To me, it’s not a “right” or a “privilege” that I can leave my house and take my car on any road I want. I don’t think you are mooching off the government because you drive on the freeway or public city roads. It’s just common sense that roads are open and available to all, including businesses. I don’t spend any time at all upset that my tax dollars might pay for a road to a remote town in Montana or California that I myself will probably never use. For the same reason, I would not be upset at all that my tax dollars would pay for my neighbors to get the healthcare they need to stay alive, healthy and productive (in that order).
It would be so complicated if roads were only for certain people. Imagine if you bought a “road plan’ where you could only use certain roads and had to drive extra miles across the city to use the roads in your “plan.” Yet we do that with our complicated medical plans that exclude us from so much.

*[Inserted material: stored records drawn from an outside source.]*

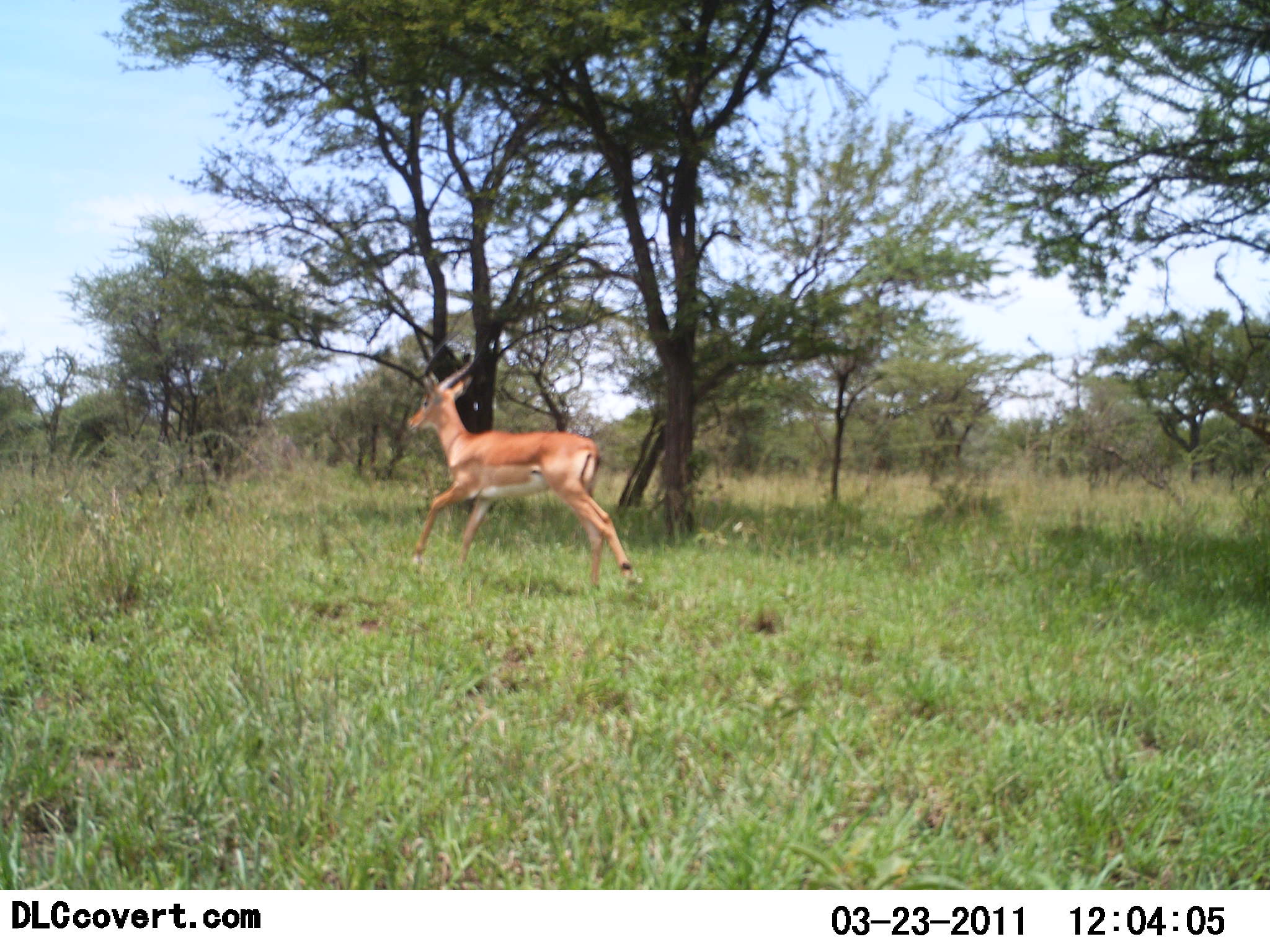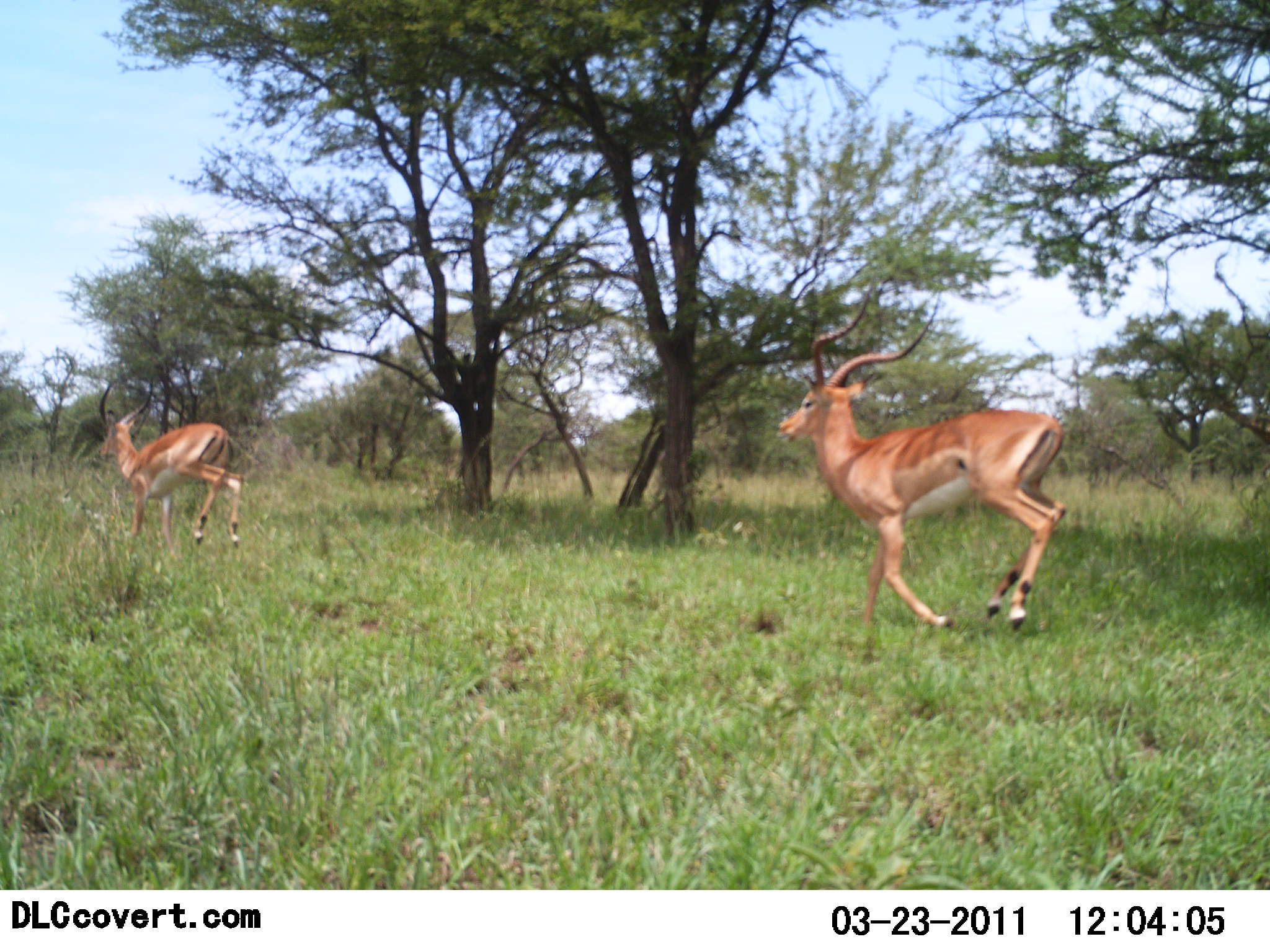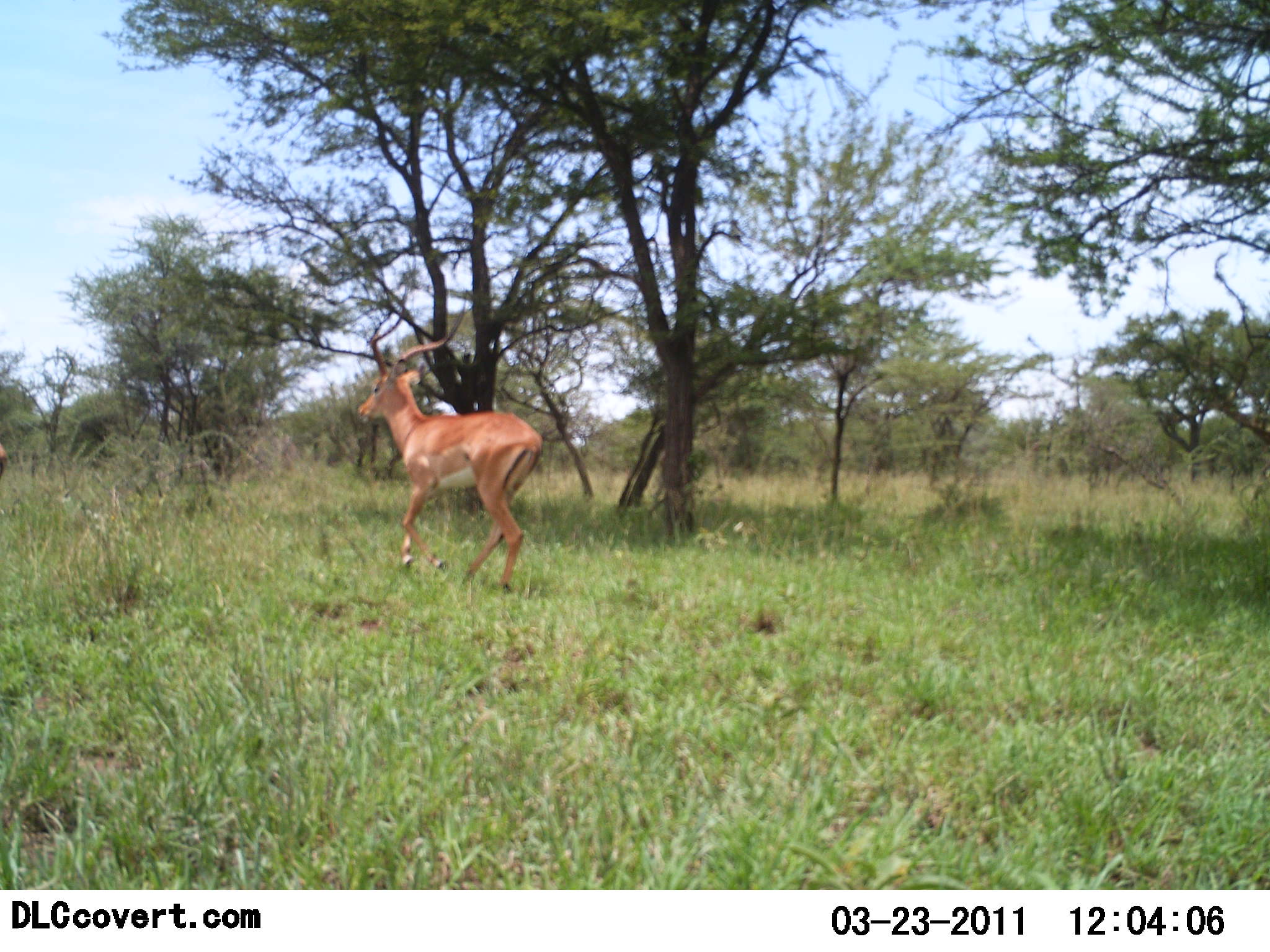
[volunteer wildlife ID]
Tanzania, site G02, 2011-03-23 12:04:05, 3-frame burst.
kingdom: Animalia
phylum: Chordata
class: Mammalia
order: Artiodactyla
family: Bovidae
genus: Aepyceros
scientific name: Aepyceros melampus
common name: impala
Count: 2.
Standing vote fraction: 0%.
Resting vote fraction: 0%.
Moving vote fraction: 100%.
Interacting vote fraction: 0%.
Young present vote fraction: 0%.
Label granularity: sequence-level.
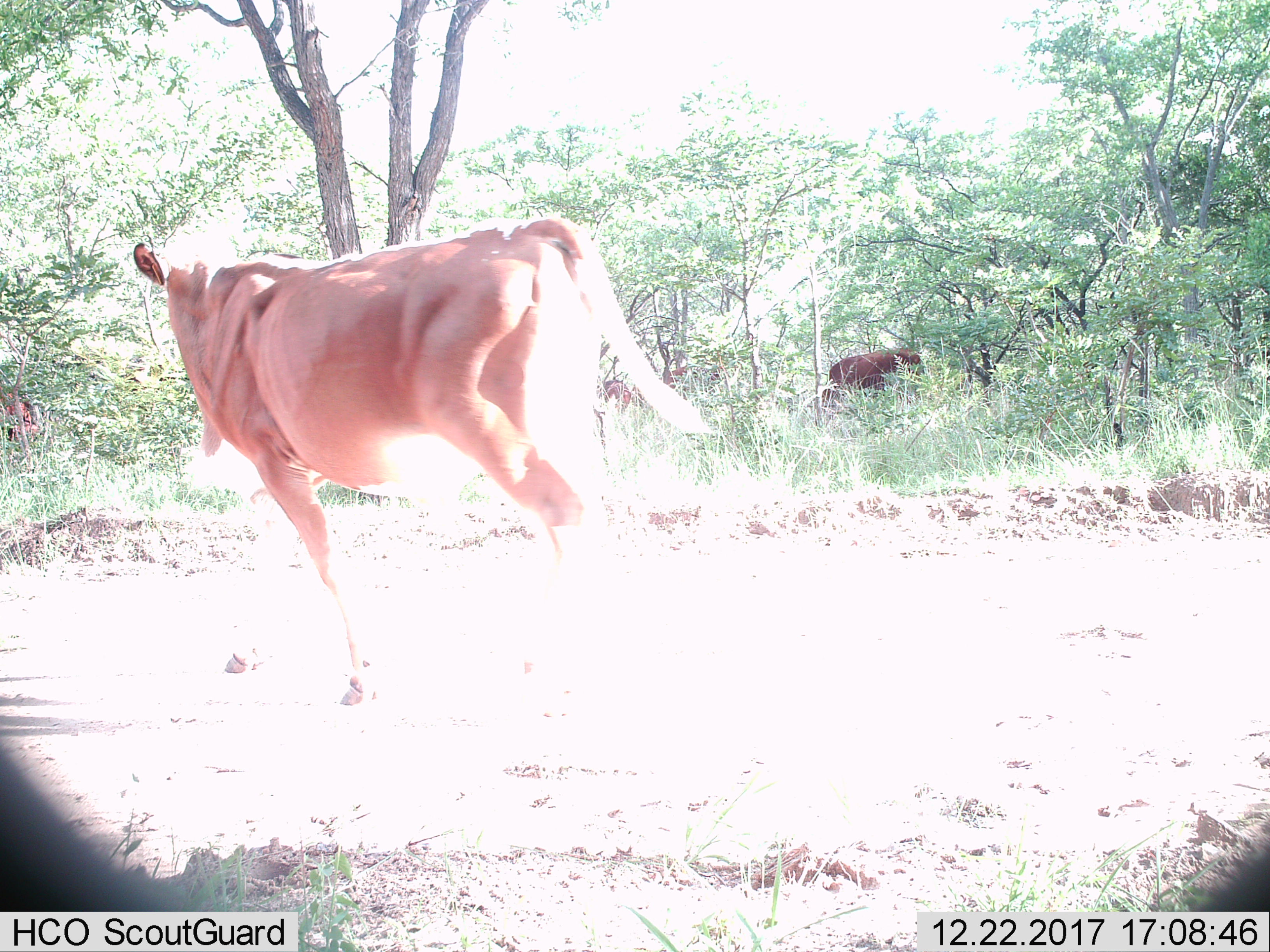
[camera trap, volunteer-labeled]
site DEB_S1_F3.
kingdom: Animalia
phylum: Chordata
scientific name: Vertebrata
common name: domestic animal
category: domesticanimal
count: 3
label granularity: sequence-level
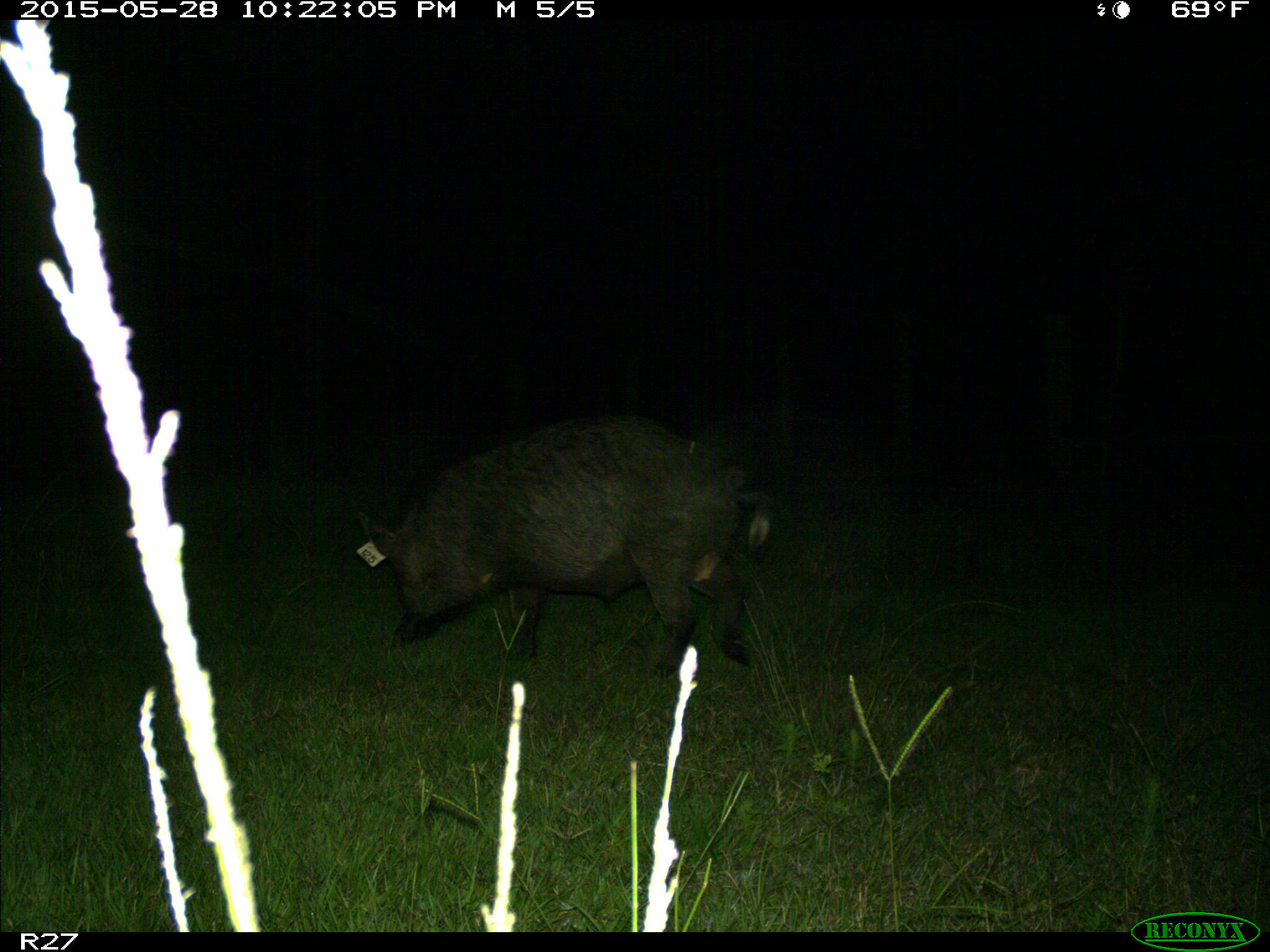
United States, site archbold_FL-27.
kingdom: Animalia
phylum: Chordata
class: Mammalia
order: Artiodactyla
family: Suidae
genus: Sus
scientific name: Sus scrofa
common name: wild boar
Sus scrofa (wild boar).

Charity is great. I wish we could make the decision on healthcare based solely on humanitarian reasons and not take into account whether it makes our neighbor more productive. But this is not going to melt the ice in this discussion in this country. Whether healthcare is a right or privilege is not the only question when we go to the voting booth. Providing universal healthcare is simply what a smart country does that wants to stay competitive and advance as a civilization. Like public roads and public education, it provides a basic infrastructure so that we can all share our God-given gifts more broadly and without reservation. It’s the next logical step in the growth of a healthy society.